Hands down, I’m way too late to the party with my backup-strategy, and I have no good explanation.

I have a NAS with OMV on it, and I’m in dire need to create an offsite-backup. I have an old Synology DS215j, which I’d be able to put into my parents home (hundreds of kilometers away).

I didn’t find the energy to research the ways of doing what I want to do. As those are two different systems, the task seems enormous to me, without knowing what to do.

I imagined, that the Synology spins up once a day/once a week, and syncs the data and appdata (two different folder-structures on my NAS), with a certain number of snapshots.

Would you mind helping me a bit, giving me ideas how to set this up? Am I able to prepare this at home, before I bring this to my parents place?

Thank you a ton!

EDIT: Thank you all for your recommendations. I will take the time to read them thoroughly!

Darkassassin07 ,
@Darkassassin07@lemmy.ca avatar

After reading this thread and a few other similar ones, I tried out BorgBackup and have been massively impressed with it’s efficiency.

Data that hasn’t changed, is stored under a different location, or otherwise is identical to what’s already stored in the backup repository (both in the backup currently being created and all historical backups) isn’t replicated. Only the information required to link that existing data to its doppelgangers is stored.

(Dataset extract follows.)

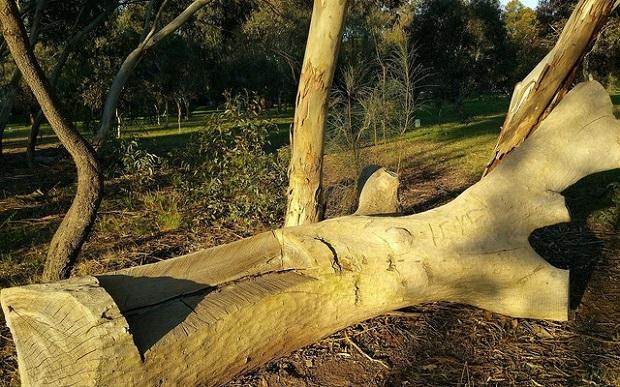 Pelzer Park / Pityarilla (Park 19) photo album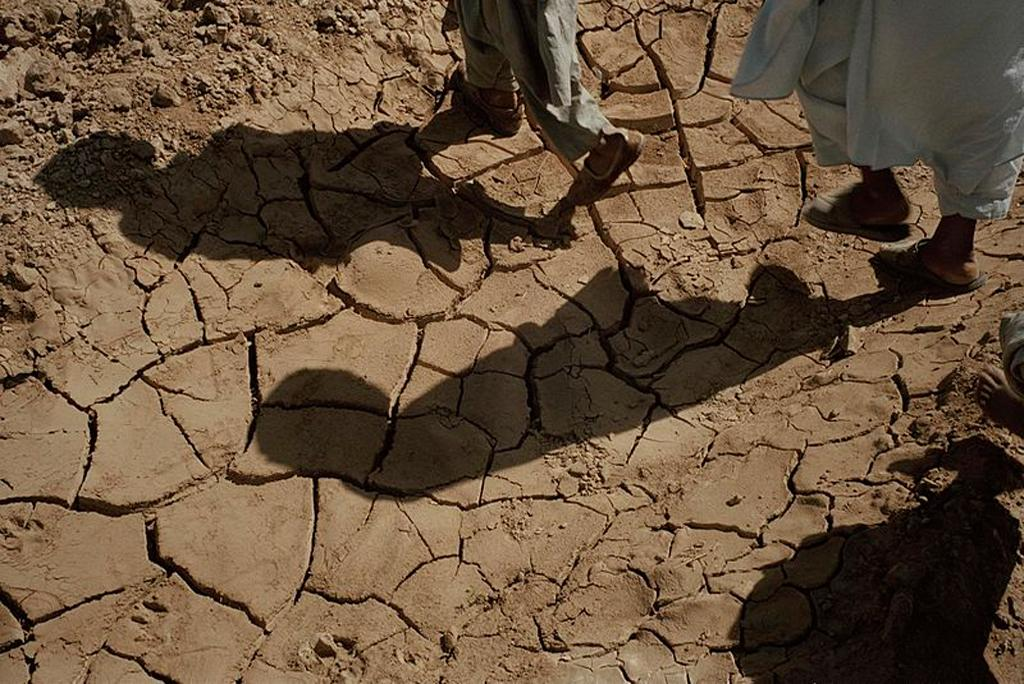 Rising temperature slows down economic growth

The original set of data I’ve got being backed up is around 270gb: I currently have 13 backups of it. Raw; thats 3.78tb of data. After just compression using zlib; that’s down to 1.56tb. But the incredible bit is after de-duplication (the part described in the above paragraph), the raw data stored on disk for all 13 of those backups: 67.9gb.

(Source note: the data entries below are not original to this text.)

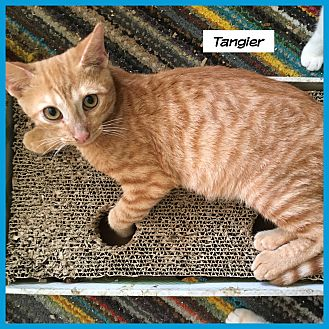 Domestic Shorthair Cat for adoption in Miami, Florida - Tangier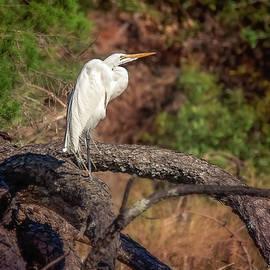 Great Egret by Steve Rich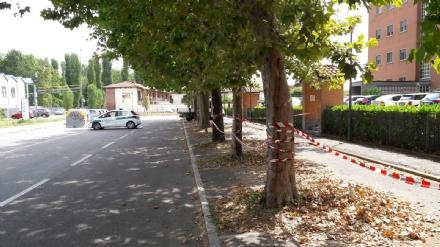 NICHELINO - Alberi pericolanti, la polizia locale chiude via Turati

I can mount any one of those 13 backups to the filesystem, or just extract any of 3.78tb of files directly from that backup repository of just 67.9gb of data.

possiblylinux127 ,

Think ABC

  • One backup on site
  • One backup on site on a different medium
  • One backup offsite, preferably setup in a way that doesn’t allow modification by ransomware
MalReynolds , (edited )
@MalReynolds@slrpnk.net avatar

One backup on site on a different medium

One offline backup.

Backup on a different medium is archaic advice unless you’re willing to fork $$$ out for a tape drive system. DVDs don’t cut it in the era of 20Tb HDDs. I’d argue that HDD is the only practical media currently for > 4Tb at less than enterprise scale. Backblaze might be considered a different medium I guess.

harald_im_netz OP ,

I have an HDD with… I think 4 TB laying around. What would be the best option? To just plug it into the server and leave it there?

MalReynolds ,
@MalReynolds@slrpnk.net avatar

Sure, but the point of an offline backup is to disconnect it when not in use, rendering it immune to ransomware, accidental deletions, lightning strikes etc. Plug in every week or whatever, do your backup, disconnect, sleep easy. I use an external usb hdd caddy (note that one needs a firmware update to work with bigger disks)

ptman ,

I tried to compare some backup solutions a while back: hedgedoc.ptman.name/kket4uo9RLiJRnOhkCzvWw#

harald_im_netz OP ,

Thank you, I’ve downloaded the .md for my Obsidian notes :-) Great starting point!

Decronym Bot , (edited )

Acronyms, initialisms, abbreviations, contractions, and other phrases which expand to something larger, that I’ve seen in this thread:

Fewer Letters More Letters
NAS Network-Attached Storage
UDP User Datagram Protocol, for real-time communications
VPN Virtual Private Network

3 acronyms in this thread; the most compressed thread commented on today has 7 acronyms.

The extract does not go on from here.